::: Text shown :::
During the primary review, a staff accountant will receive an evaluation from their manager, a modified evaluation from their mentor and two additional reviews from partners they’ve worked with. Meanwhile, managers will receive a review from three partners. In the end, everyone at Porte Brown receives at least four evaluations. “That's our way of ensuring a level of consistency in the process and PerformYard really helped define who should be evaluated by who,” he shared.
All evaluations are then completed in PerformYard, and before each review meeting, the HR team will download the PDF output of all evaluations and send it to the reviewers and employees being evaluated. “A nice feature in PerformYard is the ability to download the PDFs of all evaluations completed. That makes life easier for everybody.”
::: Listed entries :::
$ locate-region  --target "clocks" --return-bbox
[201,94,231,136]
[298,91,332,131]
:::
::: Listed entries :::
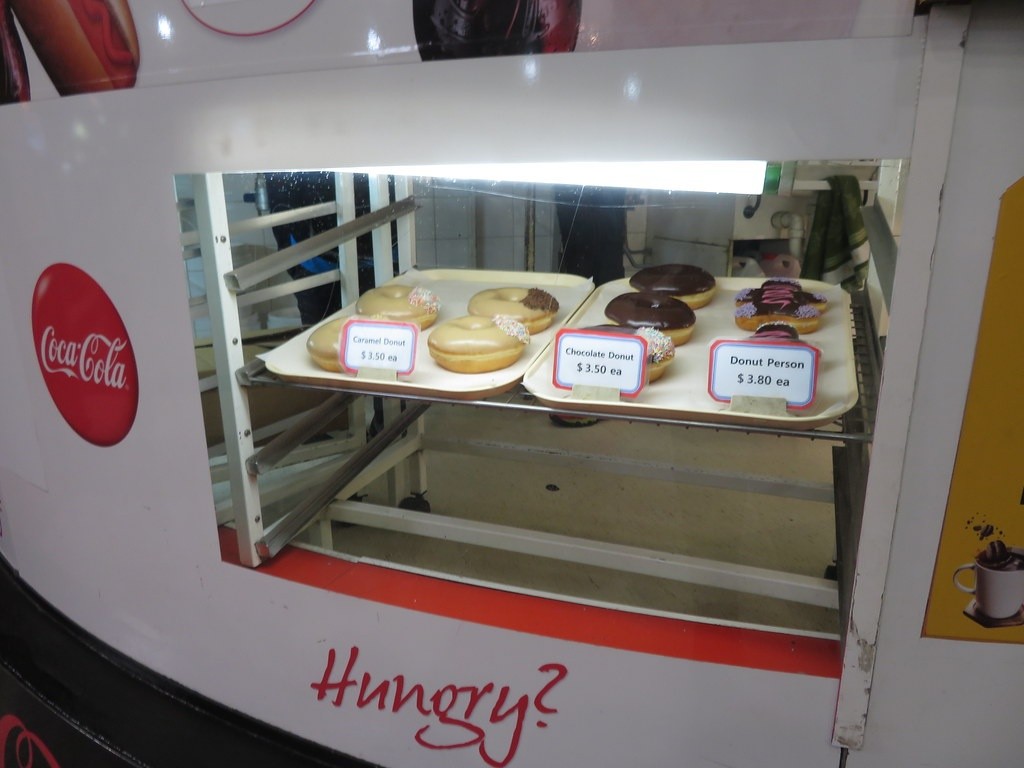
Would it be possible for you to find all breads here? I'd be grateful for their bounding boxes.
:::
• [Exercise]: In the text about Porte Brown's review process, how many reviews do managers receive from partners?

• [Finished exercise]: Three.